- [FRAGMENTO]:
═══

No obstante, no todo el mundo ha nacido con esta pulsión cooperadora en el mismo grado. Ello puede haber influido en el hecho de que, a lo largo de la historia, la mayoría de pensadores hayan escrito denuestos sin fin a propósito del alma egoísta del hombre: las ovejas negras siempre llaman más la atención.
Ovejas negras genéticas
Para demostrar hasta qué punto la inclinación biológica hacia la cooperación, y su traducción en la asistencia a colegios electorales, produce individuos más o menos cooperadores, James Fowler, Laura Baker y Christopher Dawes realizaron un estudio publicado en 2008 en la American Political Science Review en el que examinaron a 400 gemelos idénticos y no idénticos de la zona de Los Ángeles.
Cuando hablamos de gemelos idénticos o univitelinos estamos hablando de clones perfectos. Es decir, personas que comparten el 100% del genoma. Los 400 gemelos, además, se habían criado juntos, en el mismo contexto familiar, así que no había diferencias sustanciales en lo tocante a educación, estatus económico y afiliación política. Los resultados sugieren que los gemelos idénticos, los clones, mostraban mayor inclinación a mostrar la misma conducta cuando se trataba de votar o no votar (es irrelevante a quién votaran). Fowler y sus colegas llegaron a la conclusión de que un poco más del 50% de la concordancia en esta conducta tenía su origen en la genética.

═══

- [DETALLES DEL PROBLEMA]: Reproduce íntegro y sin cambios el fragmento anterior sobre la herencia genética de la conducta de voto en gemelos.

- [DATOS DEL EJERCICIO]:
═══

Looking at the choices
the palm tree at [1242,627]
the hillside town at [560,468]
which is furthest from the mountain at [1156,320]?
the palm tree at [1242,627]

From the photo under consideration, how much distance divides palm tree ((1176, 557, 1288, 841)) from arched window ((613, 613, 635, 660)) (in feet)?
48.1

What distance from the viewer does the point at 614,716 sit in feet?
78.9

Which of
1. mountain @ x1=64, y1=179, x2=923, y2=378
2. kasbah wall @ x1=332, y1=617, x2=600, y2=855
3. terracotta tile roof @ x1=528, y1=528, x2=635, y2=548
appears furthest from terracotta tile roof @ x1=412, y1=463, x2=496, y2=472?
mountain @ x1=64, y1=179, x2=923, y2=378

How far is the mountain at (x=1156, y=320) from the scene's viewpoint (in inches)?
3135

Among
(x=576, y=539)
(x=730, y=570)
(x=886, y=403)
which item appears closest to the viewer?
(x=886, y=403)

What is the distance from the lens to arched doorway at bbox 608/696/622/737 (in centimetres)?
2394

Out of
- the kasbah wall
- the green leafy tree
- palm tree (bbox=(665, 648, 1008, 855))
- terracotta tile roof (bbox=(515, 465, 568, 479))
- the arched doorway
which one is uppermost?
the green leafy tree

═══

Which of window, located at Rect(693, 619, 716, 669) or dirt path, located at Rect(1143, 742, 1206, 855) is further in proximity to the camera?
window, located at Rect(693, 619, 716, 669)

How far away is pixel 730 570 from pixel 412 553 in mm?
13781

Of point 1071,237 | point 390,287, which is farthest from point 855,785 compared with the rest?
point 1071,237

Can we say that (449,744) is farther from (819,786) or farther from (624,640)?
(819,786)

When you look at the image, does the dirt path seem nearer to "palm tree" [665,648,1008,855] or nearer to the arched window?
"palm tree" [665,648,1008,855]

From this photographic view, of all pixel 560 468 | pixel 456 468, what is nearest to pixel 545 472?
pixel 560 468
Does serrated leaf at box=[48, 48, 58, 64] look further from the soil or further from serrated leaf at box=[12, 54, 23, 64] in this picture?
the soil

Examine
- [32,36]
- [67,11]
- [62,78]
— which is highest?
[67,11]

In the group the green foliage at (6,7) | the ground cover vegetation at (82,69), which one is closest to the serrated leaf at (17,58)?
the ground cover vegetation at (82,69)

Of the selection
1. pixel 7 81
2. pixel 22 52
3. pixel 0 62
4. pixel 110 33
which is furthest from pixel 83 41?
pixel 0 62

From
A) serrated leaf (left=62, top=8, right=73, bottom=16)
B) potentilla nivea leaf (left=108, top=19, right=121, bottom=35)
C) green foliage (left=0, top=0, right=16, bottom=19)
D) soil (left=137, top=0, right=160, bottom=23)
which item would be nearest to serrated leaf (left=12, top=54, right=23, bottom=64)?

═══

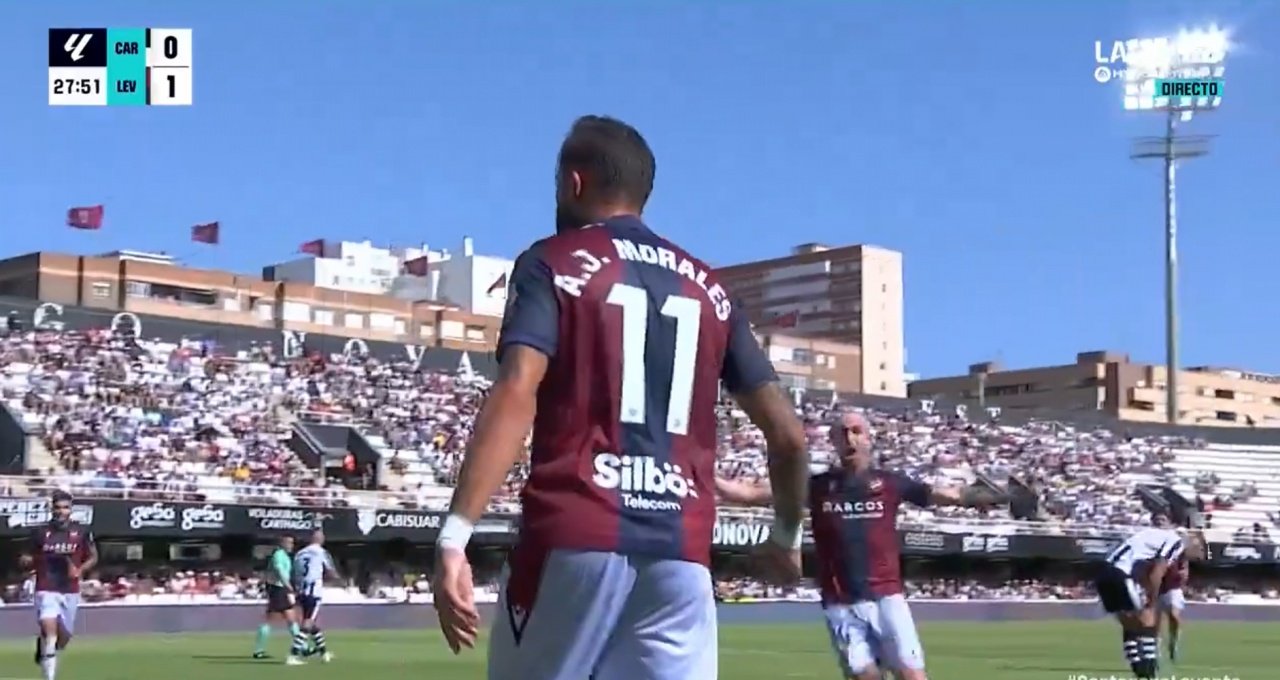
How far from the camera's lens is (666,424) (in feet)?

═══

- [RESULTADO DEL EJERCICIO]:
No obstante, no todo el mundo ha nacido con esta pulsión cooperadora en el mismo grado. Ello puede haber influido en el hecho de que, a lo largo de la historia, la mayoría de pensadores hayan escrito denuestos sin fin a propósito del alma egoísta del hombre: las ovejas negras siempre llaman más la atención.
Ovejas negras genéticas
Para demostrar hasta qué punto la inclinación biológica hacia la cooperación, y su traducción en la asistencia a colegios electorales, produce individuos más o menos cooperadores, James Fowler, Laura Baker y Christopher Dawes realizaron un estudio publicado en 2008 en la American Political Science Review en el que examinaron a 400 gemelos idénticos y no idénticos de la zona de Los Ángeles.
Cuando hablamos de gemelos idénticos o univitelinos estamos hablando de clones perfectos. Es decir, personas que comparten el 100% del genoma. Los 400 gemelos, además, se habían criado juntos, en el mismo contexto familiar, así que no había diferencias sustanciales en lo tocante a educación, estatus económico y afiliación política. Los resultados sugieren que los gemelos idénticos, los clones, mostraban mayor inclinación a mostrar la misma conducta cuando se trataba de votar o no votar (es irrelevante a quién votaran). Fowler y sus colegas llegaron a la conclusión de que un poco más del 50% de la concordancia en esta conducta tenía su origen en la genética.